El espejo hondureño

Manuel Gómez Granados

Hace justo una semana, los hondureños fueron convocados a votar en una elección que, desde su origen, estuvo marcada por dudas acerca de la candidatura de Juan Orlando Hernández. Conviene recordar que, en 2009, cuando Manuel Zelaya intentó reelegirse y para ello convocó a un referéndum, distintos sectores de la sociedad hondureña les calentaron la cabeza a los militares que, prestos, desterraron a Zelaya en lo que fue visto en su momento como un golpe de Estado.

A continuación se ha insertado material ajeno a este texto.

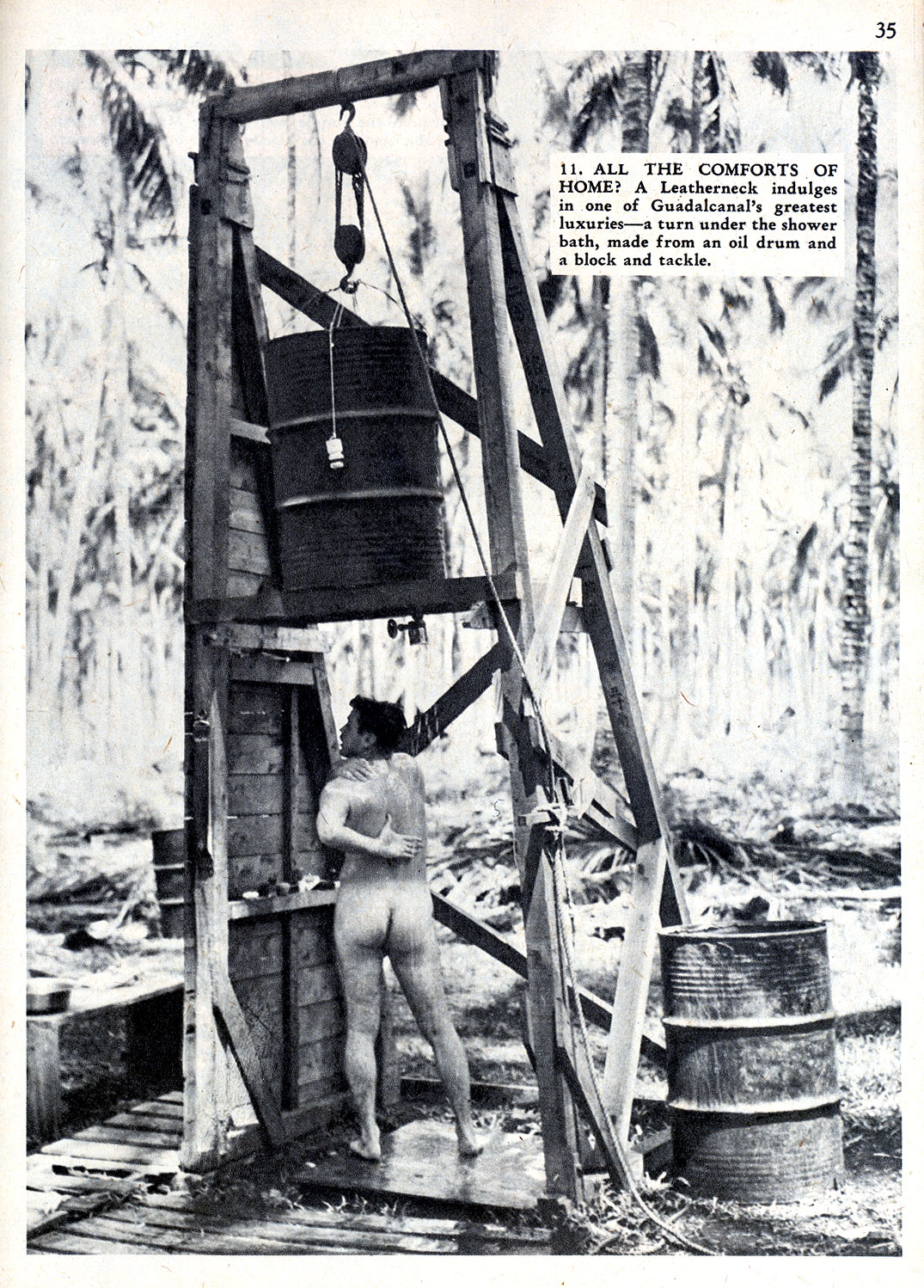 35

11. ALL THE COMFORTS OF HOME? A Leatherneck indulges in one of Guadalcanal's greatest luxuries—a turn under the shower bath, made from an oil drum and a block and tackle.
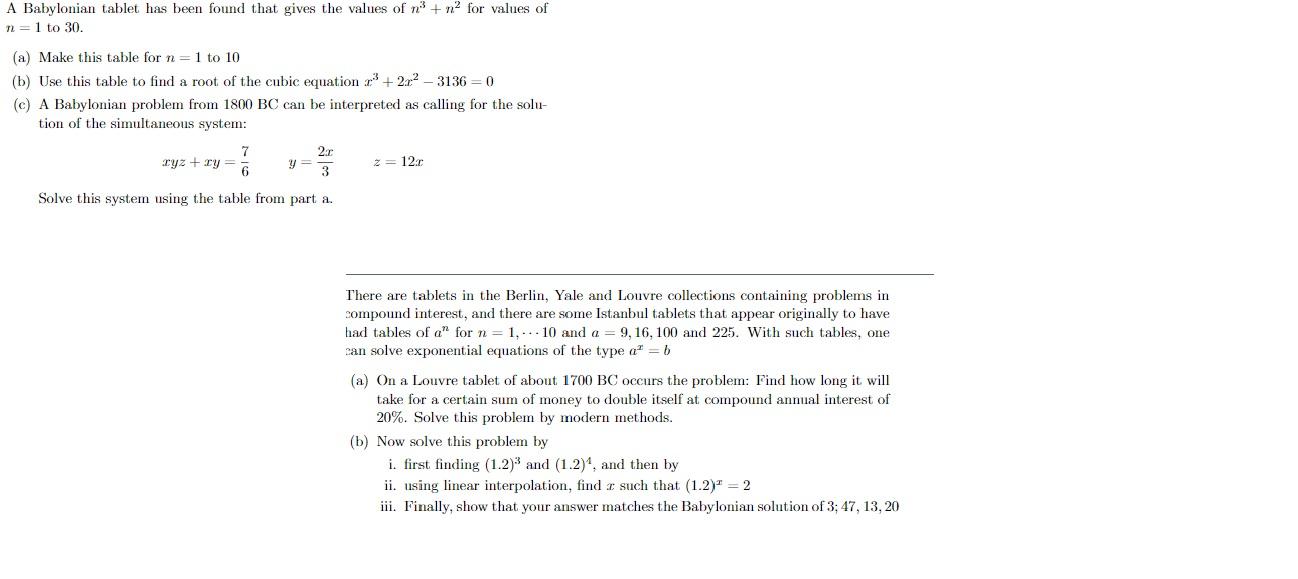 A Babylonian tablet has been found that gives the values of $n^3 + n^2$ for values of $n = 1$ to 30.

(a) Make this table for $n = 1$ to 10

(b) Use this table to find a root of the cubic equation $x^3 + 2x^2 - 3136 = 0$

(c) A Babylonian problem from 1800 BC can be interpreted as calling for the solution of the simultaneous system:

$xyz + xy = \frac{7}{6}$ $y = \frac{2x}{3}$ $z = 12x$

Solve this system using the table from part a.

There are tablets in the Berlin, Yale and Louvre collections containing problems in compound interest, and there are some Istanbul tablets that appear originally to have had tables of $a^n$ for $n = 1, \cdots 10$ and $a = 9, 16, 100$ and 225. With such tables, one can solve exponential equations of the type $a^x = b$

(a) On a Louvre tablet of about 1700 BC occurs the problem: Find how long it will take for a certain sum of money to double itself at compound annual interest of 20%. Solve this problem by modern methods.

(b) Now solve this problem by

i. first finding $(1.2)^3$ and $(1.2)^4$, and then by

ii. using linear interpolation, find $x$ such that $(1.2)^x = 2$

iii. Finally, show that your answer matches the Babylonian solution of $3; 47, 13, 20$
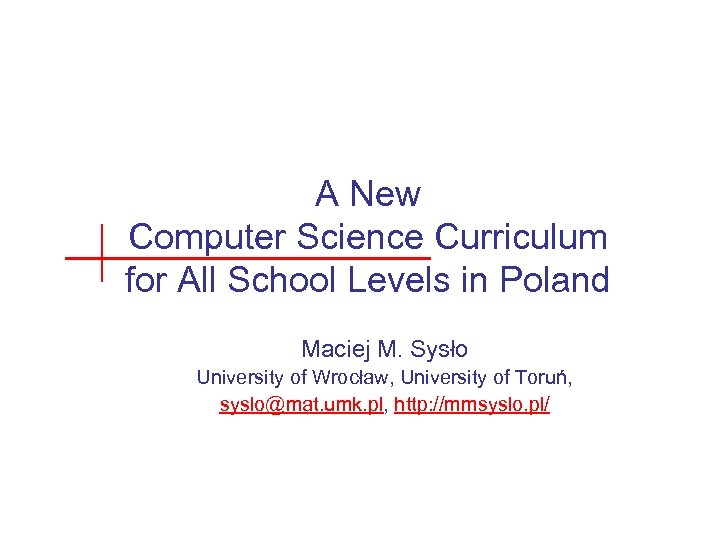 A New
Computer Science Curriculum
for All School Levels in Poland

Maciej M. Sysło
University of Wrocław, University of Toruń,
syslo@mat.umk.pl, http://mmsyslo.pl/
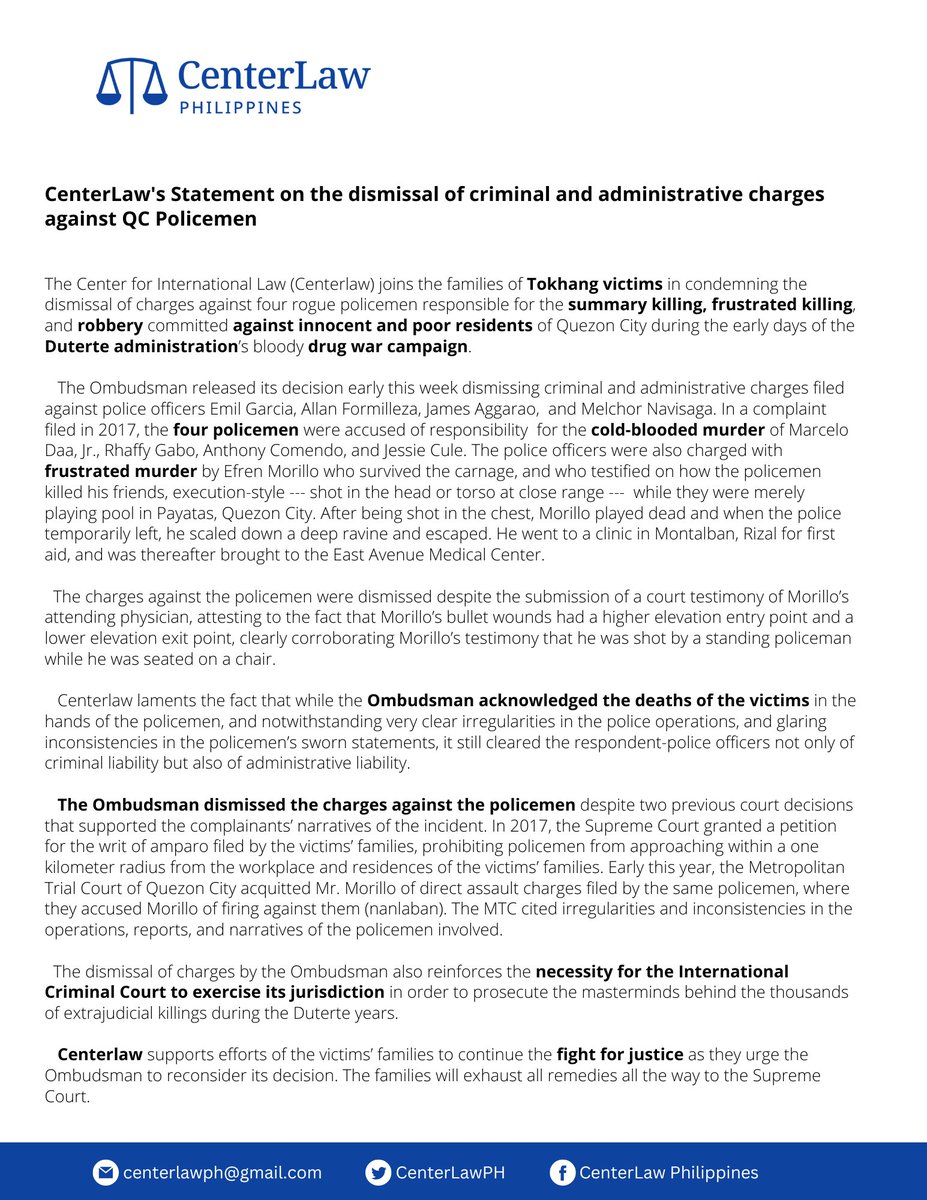 CenterLaw
PHILIPPINES

CenterLaw's Statement on the dismissal of criminal and administrative charges against QC Policemen

The Center for International Law (Centerlaw) joins the families of Tokhang victims in condemning the dismissal of charges against four rogue policemen responsible for the summary killing, frustrated killing, and robbery committed against innocent and poor residents of Quezon City during the early days of the Duterte administration's bloody drug war campaign.

The Ombudsman released its decision early this week dismissing criminal and administrative charges filed against police officers Emil Garcia, Allan Formilleza, James Aggarao, and Melchor Navisaga. In a complaint filed in 2017, the four policemen were accused of responsibility for the cold-blooded murder of Marcelo Daa, Jr., Rhaffy Gabo, Anthony Comendo, and Jessie Cule. The police officers were also charged with frustrated murder by Efren Morillo who survived the carnage, and who testified on how the policemen killed his friends, execution-style --- shot in the head or torso at close range --- while they were merely playing pool in Payatas, Quezon City. After being shot in the chest, Morillo played dead and when the police temporarily left, he scaled down a deep ravine and escaped. He went to a clinic in Montalban, Rizal for first aid, and was thereafter brought to the East Avenue Medical Center.

The charges against the policemen were dismissed despite the submission of a court testimony of Morillo's attending physician, attesting to the fact that Morillo's bullet wounds had a higher elevation entry point and a lower elevation exit point, clearly corroborating Morillo's testimony that he was shot by a standing policeman while he was seated on a chair.

Centerlaw laments the fact that while the Ombudsman acknowledged the deaths of the victims in the hands of the policemen, and notwithstanding very clear irregularities in the police operations, and glaring inconsistencies in the policemen's sworn statements, it still cleared the respondent-police officers not only of criminal liability but also of administrative liability.

The Ombudsman dismissed the charges against the policemen despite two previous court decisions that supported the complainants' narratives of the incident. In 2017, the Supreme Court granted a petition for the writ of amparo filed by the victims' families, prohibiting policemen from approaching within a one kilometer radius from the workplace and residences of the victims' families. Early this year, the Metropolitan Trial Court of Quezon City acquitted Mr. Morillo of direct assault charges filed by the same policemen, where they accused Morillo of firing against them (nanlaban). The MTC cited irregularities and inconsistencies in the operations, reports, and narratives of the policemen involved.

The dismissal of charges by the Ombudsman also reinforces the necessity for the International Criminal Court to exercise its jurisdiction in order to prosecute the masterminds behind the thousands of extrajudicial killings during the Duterte years.

Centerlaw supports efforts of the victims' families to continue the fight for justice as they urge the Ombudsman to reconsider its decision. The families will exhaust all remedies all the way to the Supreme Court.

centerlawph@gmail.com CenterLawPH CenterLaw Philippines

Ocho años después, Juan Orlando, presidente en funciones, se designó a sí mismo candidato a la reelección sin que nadie entre los militares se sintiera obligado a repetir la dosis que en 2009 le dieron a Zelaya. Ello, a pesar de que don Orlando fue el principal protagonista de un escándalo que haría que, en un mundo imaginario, Javier Duarte le exigiera el pago de derechos de autor al mandatario catracho. En Honduras, el segundo país más pobre de América Latina, sólo superado por Haití, a don Orlando se le ocurrió que era buena idea financiar sus actividades electorales robándole 200 millones de dólares al de por sí vulnerable Instituto Hondureño del Seguro Social. Y como lo único peor que la pobreza en Honduras es la impunidad, el presidente Hernández pudo admitir que efectivamente su partido se había beneficiado por ese esquema de financiamiento ilícito sin que, en estricto sentido, nada ocurriera.

No es de sorprender que, en ese contexto, a pesar de las ventajas con las que Hernández pudo operar como Presidente en funciones y candidato a la Presidencia, la campaña encabezada por Salvador Nasralla encontrara eco en una sociedad cansada de tantos abusos por parte de una clase política profundamente corrompida e insensible. Es cierto, Nasralla está lejos de ser un estadista. Su paso por la televisión como comentarista deportivo está plagado de insultos sin sentido contra México, pero es claro que logró capturar la esperanza de un sector importante de la sociedad hondureña que confió en él, y salió a votar a pesar del miedo a que ocurrieran hechos de violencia en un país en el que verdaderamente la vida no vale nada.

Hasta ahí, todo podría ser muy parecido a otras elecciones en América Central y, sobre todo, en Honduras. Lo que ha ocurrido en Tegucigalpa en los últimos días es objeto de cualquier cantidad de especulaciones. La ventaja inicial de Nasralla, de hasta cinco puntos porcentuales en la madrugada del lunes, se ha convertido en una ligera ventaja de 0.11 por ciento a favor de Hernández. Ello ha provocado dudas acerca de la elección. La autoridad electoral hondureña ha hablado de problemas con el sistema de cómputo que recuerda aquella frase célebre del ahora senador Manuel Bartlett durante la elección de 1988. Como resultado, grupos de hondureños hartos con la situación han tomado calles y enfrentado a policías que tratan de controlarlos. La situación es tan difícil, que tanto la Organización de Estados Americanos como los obispos de Honduras han llamado a que prevalezca la calma y se eviten mayores confrontaciones en un país en el que la violencia abunda.

Al ver lo que ocurre en Honduras, es inevitable desear que en México no volvamos a vivir condiciones así. Ojalá que en México en 2018 se respete la voluntad popular y nadie quiera falsificar una elección que, ya sabemos, será difícil. Ojalá existan garantías para que los sistemas de conteo rápido del Instituto Nacional Electoral, sean lo suficientemente robustos para saber quién ganó en las primeras horas de la noche de la elección. Es lo menos que la costosa burocracia electoral nos debe.